CHANGEMENT CLIMATIQUE ET PRIX DES LOGEMENTS

Enfin, le Conseil des gouverneurs a annoncé deux autres innovations.

1) La BCE s'est engagée à "intégrer davantage les considérations liées au changement climatique dans son cadre de politique monétaire", mais uniquement en ce qui concerne "les communications, les évaluations des risques, les garanties et les achats de titres d'émetteurs privés". En apparence donc, le paramètre climatique ne constituera pas une exigence clé pour les opérations de politique monétaire relatives aux achats d'obligations publiques, qui représentent la part la plus significative du bilan de la BCE.
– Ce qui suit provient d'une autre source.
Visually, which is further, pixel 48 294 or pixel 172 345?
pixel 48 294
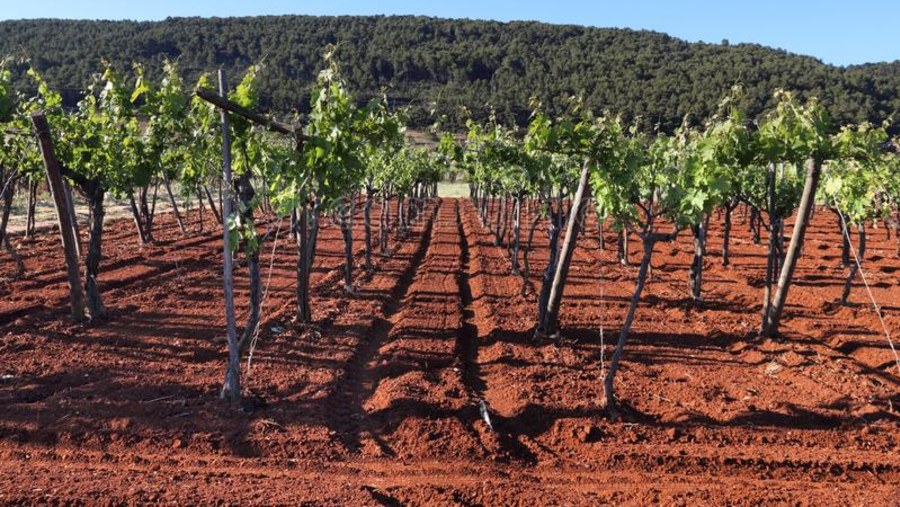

"Le changement climatique a de profondes implications pour la stabilité des prix par son impact sur la structure et la dynamique cyclique de l'économie et du système financier - a ajouté Lagarde - Par conséquent, le Conseil des gouverneurs s'est engagé à mettre en œuvre un plan d'action ambitieux lié au climat. Outre l'intégration complète des facteurs climatiques dans ses évaluations de la politique monétaire, le Conseil des gouverneurs adaptera le cadre opérationnel de la politique monétaire en ce qui concerne la publication d'informations, l'évaluation des risques, les achats d'actifs par le secteur des entreprises et le cadre de garanties.

2) A l'avenir, dans ses réflexions sur l'inflation, l'institut central prendra également en compte les prix des logements en propriété : il recourra dans un premier temps à des estimations, mais avec la perspective d'élaborer un "plan pluriannuel" pour intégrer durablement cette variable dans la mesure de l'inflation.

Lagarde a expliqué que la révision de la stratégie a été approuvée à l'unanimité par le Conseil des gouverneurs et que l'opération sera renouvelée en 2025.